### WRITTEN EXERCISE
Every line of the material below should be repeated exactly.

'''

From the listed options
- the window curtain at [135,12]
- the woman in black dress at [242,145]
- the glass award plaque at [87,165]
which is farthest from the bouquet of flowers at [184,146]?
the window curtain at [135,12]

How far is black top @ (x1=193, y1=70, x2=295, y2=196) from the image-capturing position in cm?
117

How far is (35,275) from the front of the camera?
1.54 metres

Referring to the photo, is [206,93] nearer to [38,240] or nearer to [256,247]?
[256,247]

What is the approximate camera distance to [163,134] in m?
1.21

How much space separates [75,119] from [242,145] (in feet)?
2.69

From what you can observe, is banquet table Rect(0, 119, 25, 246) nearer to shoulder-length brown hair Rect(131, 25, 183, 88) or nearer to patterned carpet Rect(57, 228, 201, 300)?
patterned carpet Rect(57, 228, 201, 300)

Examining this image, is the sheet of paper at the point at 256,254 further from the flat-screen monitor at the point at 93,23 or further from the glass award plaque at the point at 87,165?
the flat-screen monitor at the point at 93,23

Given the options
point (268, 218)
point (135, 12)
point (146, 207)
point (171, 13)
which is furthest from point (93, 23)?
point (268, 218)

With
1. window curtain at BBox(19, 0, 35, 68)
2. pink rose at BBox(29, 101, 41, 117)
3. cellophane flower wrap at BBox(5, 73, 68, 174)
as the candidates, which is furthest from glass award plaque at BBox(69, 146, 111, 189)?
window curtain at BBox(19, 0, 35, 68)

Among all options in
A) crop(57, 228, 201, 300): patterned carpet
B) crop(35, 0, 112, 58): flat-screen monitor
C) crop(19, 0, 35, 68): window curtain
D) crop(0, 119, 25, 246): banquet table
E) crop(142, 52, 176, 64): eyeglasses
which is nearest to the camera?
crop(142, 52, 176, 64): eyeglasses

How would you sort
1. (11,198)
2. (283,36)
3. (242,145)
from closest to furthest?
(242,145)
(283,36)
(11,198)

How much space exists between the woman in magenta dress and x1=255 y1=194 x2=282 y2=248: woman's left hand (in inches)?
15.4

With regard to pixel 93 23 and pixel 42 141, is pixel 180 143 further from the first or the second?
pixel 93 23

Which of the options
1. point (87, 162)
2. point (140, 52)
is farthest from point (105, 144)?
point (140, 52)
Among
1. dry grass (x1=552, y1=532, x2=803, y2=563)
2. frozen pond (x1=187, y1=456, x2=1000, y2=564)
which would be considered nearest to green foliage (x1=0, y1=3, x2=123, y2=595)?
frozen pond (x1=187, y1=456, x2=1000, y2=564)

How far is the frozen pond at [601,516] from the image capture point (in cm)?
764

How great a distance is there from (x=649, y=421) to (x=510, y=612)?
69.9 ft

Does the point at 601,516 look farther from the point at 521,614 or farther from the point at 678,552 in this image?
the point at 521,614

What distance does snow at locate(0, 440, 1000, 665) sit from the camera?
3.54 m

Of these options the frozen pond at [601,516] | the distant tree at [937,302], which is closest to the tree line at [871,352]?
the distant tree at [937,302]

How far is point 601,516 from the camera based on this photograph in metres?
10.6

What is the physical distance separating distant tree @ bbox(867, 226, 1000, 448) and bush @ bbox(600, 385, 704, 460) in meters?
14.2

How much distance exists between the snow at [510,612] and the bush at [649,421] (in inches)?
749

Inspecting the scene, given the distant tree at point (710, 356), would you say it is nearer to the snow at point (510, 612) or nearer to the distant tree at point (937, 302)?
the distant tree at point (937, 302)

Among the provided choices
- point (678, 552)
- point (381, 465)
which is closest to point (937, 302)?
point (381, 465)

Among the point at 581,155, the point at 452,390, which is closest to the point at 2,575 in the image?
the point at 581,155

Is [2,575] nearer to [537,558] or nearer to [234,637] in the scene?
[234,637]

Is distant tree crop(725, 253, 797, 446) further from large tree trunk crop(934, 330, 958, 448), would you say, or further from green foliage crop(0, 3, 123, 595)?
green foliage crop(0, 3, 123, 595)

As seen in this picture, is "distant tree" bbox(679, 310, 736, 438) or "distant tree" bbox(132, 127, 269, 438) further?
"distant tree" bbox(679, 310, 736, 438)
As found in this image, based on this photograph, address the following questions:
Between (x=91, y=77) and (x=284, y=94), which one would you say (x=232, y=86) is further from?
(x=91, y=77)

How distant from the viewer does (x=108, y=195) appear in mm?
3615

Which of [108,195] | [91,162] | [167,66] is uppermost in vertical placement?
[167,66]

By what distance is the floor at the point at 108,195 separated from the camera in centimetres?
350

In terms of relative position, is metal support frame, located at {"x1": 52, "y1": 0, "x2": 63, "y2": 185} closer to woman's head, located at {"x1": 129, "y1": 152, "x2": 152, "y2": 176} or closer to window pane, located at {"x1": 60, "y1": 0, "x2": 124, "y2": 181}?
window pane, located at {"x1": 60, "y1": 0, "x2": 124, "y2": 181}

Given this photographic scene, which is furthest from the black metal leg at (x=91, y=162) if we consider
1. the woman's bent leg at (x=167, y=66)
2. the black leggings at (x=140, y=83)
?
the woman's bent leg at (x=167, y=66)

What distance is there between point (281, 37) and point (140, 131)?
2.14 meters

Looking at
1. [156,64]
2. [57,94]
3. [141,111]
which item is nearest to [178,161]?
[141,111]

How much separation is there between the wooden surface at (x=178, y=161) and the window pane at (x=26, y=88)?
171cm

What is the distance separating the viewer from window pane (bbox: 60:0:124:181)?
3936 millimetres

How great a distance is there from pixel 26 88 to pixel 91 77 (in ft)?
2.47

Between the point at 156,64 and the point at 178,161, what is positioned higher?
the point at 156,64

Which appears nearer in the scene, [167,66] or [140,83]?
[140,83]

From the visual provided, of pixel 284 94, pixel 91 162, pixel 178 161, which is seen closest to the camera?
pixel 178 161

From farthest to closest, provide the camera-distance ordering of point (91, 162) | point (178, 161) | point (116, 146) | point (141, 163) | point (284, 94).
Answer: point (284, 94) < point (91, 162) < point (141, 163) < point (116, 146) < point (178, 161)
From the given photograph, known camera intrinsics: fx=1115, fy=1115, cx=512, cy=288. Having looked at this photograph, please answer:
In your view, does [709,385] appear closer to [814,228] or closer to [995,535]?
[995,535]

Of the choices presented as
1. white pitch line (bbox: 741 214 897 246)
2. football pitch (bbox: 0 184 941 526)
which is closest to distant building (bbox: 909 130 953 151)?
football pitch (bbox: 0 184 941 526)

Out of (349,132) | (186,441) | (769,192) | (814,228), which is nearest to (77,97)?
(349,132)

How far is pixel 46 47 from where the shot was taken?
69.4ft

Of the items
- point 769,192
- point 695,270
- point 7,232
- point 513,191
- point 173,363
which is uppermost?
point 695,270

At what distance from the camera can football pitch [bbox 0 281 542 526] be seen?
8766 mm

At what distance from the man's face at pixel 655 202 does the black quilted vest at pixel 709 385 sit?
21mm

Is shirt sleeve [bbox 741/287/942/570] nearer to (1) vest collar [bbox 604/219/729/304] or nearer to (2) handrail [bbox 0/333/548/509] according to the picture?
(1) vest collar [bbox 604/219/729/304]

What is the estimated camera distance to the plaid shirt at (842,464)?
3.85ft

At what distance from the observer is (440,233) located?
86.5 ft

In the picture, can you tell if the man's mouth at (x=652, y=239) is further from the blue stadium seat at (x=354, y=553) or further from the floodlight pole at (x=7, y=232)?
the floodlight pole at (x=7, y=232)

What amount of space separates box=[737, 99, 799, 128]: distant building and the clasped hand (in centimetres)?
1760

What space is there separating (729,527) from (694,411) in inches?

'''

### RESULT OF THE TASK
From the listed options
- the window curtain at [135,12]
- the woman in black dress at [242,145]
- the glass award plaque at [87,165]
which is farthest from the bouquet of flowers at [184,146]?
the window curtain at [135,12]

How far is black top @ (x1=193, y1=70, x2=295, y2=196) from the image-capturing position in cm?
117

How far is (35,275) from the front of the camera?
1.54 metres

Referring to the photo, is [206,93] nearer to [38,240] or nearer to [256,247]?
[256,247]

What is the approximate camera distance to [163,134] in m?
1.21

How much space separates [75,119] from [242,145] (in feet)?
2.69

From what you can observe, is banquet table Rect(0, 119, 25, 246) nearer to shoulder-length brown hair Rect(131, 25, 183, 88) or nearer to patterned carpet Rect(57, 228, 201, 300)?
patterned carpet Rect(57, 228, 201, 300)

Examining this image, is the sheet of paper at the point at 256,254 further from the flat-screen monitor at the point at 93,23 or further from the glass award plaque at the point at 87,165?
the flat-screen monitor at the point at 93,23

Given the options
point (268, 218)
point (135, 12)
point (146, 207)
point (171, 13)
which is furthest from point (93, 23)?
point (268, 218)

With
1. window curtain at BBox(19, 0, 35, 68)
2. pink rose at BBox(29, 101, 41, 117)
3. cellophane flower wrap at BBox(5, 73, 68, 174)
as the candidates, which is furthest from glass award plaque at BBox(69, 146, 111, 189)?
window curtain at BBox(19, 0, 35, 68)

Among all options in
A) crop(57, 228, 201, 300): patterned carpet
B) crop(35, 0, 112, 58): flat-screen monitor
C) crop(19, 0, 35, 68): window curtain
D) crop(0, 119, 25, 246): banquet table
E) crop(142, 52, 176, 64): eyeglasses
which is nearest to the camera?
crop(142, 52, 176, 64): eyeglasses

How would you sort
1. (11,198)
2. (283,36)
3. (242,145)
from closest to furthest?
(242,145)
(283,36)
(11,198)

How much space exists between the woman in magenta dress and x1=255 y1=194 x2=282 y2=248: woman's left hand (in inches)?
15.4

With regard to pixel 93 23 and pixel 42 141, is pixel 180 143 further from the first or the second?
pixel 93 23

Which of the options
1. point (87, 162)
2. point (140, 52)
is farthest from point (105, 144)?
point (140, 52)
Among
1. dry grass (x1=552, y1=532, x2=803, y2=563)
2. frozen pond (x1=187, y1=456, x2=1000, y2=564)
which would be considered nearest to green foliage (x1=0, y1=3, x2=123, y2=595)?
frozen pond (x1=187, y1=456, x2=1000, y2=564)

How far is the frozen pond at [601,516] from the image capture point (in cm)?
764

How great a distance is there from (x=649, y=421) to (x=510, y=612)?
69.9 ft

Does the point at 601,516 look farther from the point at 521,614 or farther from the point at 678,552 in this image?
the point at 521,614

What distance does snow at locate(0, 440, 1000, 665) sit from the camera?
3.54 m

Of these options the frozen pond at [601,516] | the distant tree at [937,302], which is closest to the tree line at [871,352]?
the distant tree at [937,302]

How far is point 601,516 from the camera based on this photograph in metres?
10.6

What is the physical distance separating distant tree @ bbox(867, 226, 1000, 448) and bush @ bbox(600, 385, 704, 460) in meters?
14.2

How much distance exists between the snow at [510,612] and the bush at [649,421] (in inches)?
749

Inspecting the scene, given the distant tree at point (710, 356), would you say it is nearer to the snow at point (510, 612) or nearer to the distant tree at point (937, 302)?
the distant tree at point (937, 302)

Among the provided choices
- point (678, 552)
- point (381, 465)
which is closest to point (937, 302)?
point (381, 465)

Among the point at 581,155, the point at 452,390, which is closest to the point at 2,575 in the image?
the point at 581,155

Is [2,575] nearer to [537,558] or nearer to [234,637] in the scene?
[234,637]

Is distant tree crop(725, 253, 797, 446) further from large tree trunk crop(934, 330, 958, 448), would you say, or further from green foliage crop(0, 3, 123, 595)?
green foliage crop(0, 3, 123, 595)

As seen in this picture, is "distant tree" bbox(679, 310, 736, 438) or "distant tree" bbox(132, 127, 269, 438) further?
"distant tree" bbox(679, 310, 736, 438)
As found in this image, based on this photograph, address the following questions:
Between (x=91, y=77) and (x=284, y=94), which one would you say (x=232, y=86) is further from?
(x=91, y=77)

How distant from the viewer does (x=108, y=195) appear in mm?
3615

Which of [108,195] | [91,162] | [167,66] is uppermost in vertical placement?
[167,66]

By what distance is the floor at the point at 108,195 separated from the camera in centimetres?
350

In terms of relative position, is metal support frame, located at {"x1": 52, "y1": 0, "x2": 63, "y2": 185} closer to woman's head, located at {"x1": 129, "y1": 152, "x2": 152, "y2": 176} or closer to window pane, located at {"x1": 60, "y1": 0, "x2": 124, "y2": 181}?
window pane, located at {"x1": 60, "y1": 0, "x2": 124, "y2": 181}

Given this photographic scene, which is furthest from the black metal leg at (x=91, y=162) if we consider
1. the woman's bent leg at (x=167, y=66)
2. the black leggings at (x=140, y=83)
?
the woman's bent leg at (x=167, y=66)

What distance is there between point (281, 37) and point (140, 131)?
2.14 meters

Looking at
1. [156,64]
2. [57,94]
3. [141,111]
which item is nearest to [178,161]?
[141,111]

How much separation is there between the wooden surface at (x=178, y=161) and the window pane at (x=26, y=88)?
171cm

What is the distance separating the viewer from window pane (bbox: 60:0:124:181)?
3936 millimetres

How great a distance is there from pixel 26 88 to pixel 91 77 (in ft)?
2.47

Between the point at 156,64 and the point at 178,161, what is positioned higher?
the point at 156,64

Which appears nearer in the scene, [167,66] or [140,83]?
[140,83]

From the visual provided, of pixel 284 94, pixel 91 162, pixel 178 161, which is seen closest to the camera?
pixel 178 161

From farthest to closest, provide the camera-distance ordering of point (91, 162) | point (178, 161) | point (116, 146) | point (141, 163) | point (284, 94).
Answer: point (284, 94) < point (91, 162) < point (141, 163) < point (116, 146) < point (178, 161)
From the given photograph, known camera intrinsics: fx=1115, fy=1115, cx=512, cy=288. Having looked at this photograph, please answer:
In your view, does [709,385] appear closer to [814,228] or closer to [995,535]?
[995,535]

Of the choices presented as
1. white pitch line (bbox: 741 214 897 246)
2. football pitch (bbox: 0 184 941 526)
which is closest to distant building (bbox: 909 130 953 151)?
football pitch (bbox: 0 184 941 526)

Out of (349,132) | (186,441) | (769,192) | (814,228), which is nearest to (77,97)?
(349,132)

How far is pixel 46 47 from where the shot was taken?
69.4ft

Of the items
- point 769,192
- point 695,270
- point 7,232
- point 513,191
- point 173,363
which is uppermost?
point 695,270

At what distance from the camera can football pitch [bbox 0 281 542 526] be seen?
8766 mm

At what distance from the man's face at pixel 655 202 does the black quilted vest at pixel 709 385 sit?
21mm

Is shirt sleeve [bbox 741/287/942/570] nearer to (1) vest collar [bbox 604/219/729/304] or nearer to (2) handrail [bbox 0/333/548/509] according to the picture?
(1) vest collar [bbox 604/219/729/304]

What is the estimated camera distance to the plaid shirt at (842,464)?
3.85ft

At what distance from the observer is (440,233) located?
86.5 ft

In the picture, can you tell if the man's mouth at (x=652, y=239) is further from the blue stadium seat at (x=354, y=553) or further from the floodlight pole at (x=7, y=232)?
the floodlight pole at (x=7, y=232)

What amount of space separates box=[737, 99, 799, 128]: distant building and the clasped hand (in centimetres)?
1760

What space is there separating (729,527) from (694,411) in inches?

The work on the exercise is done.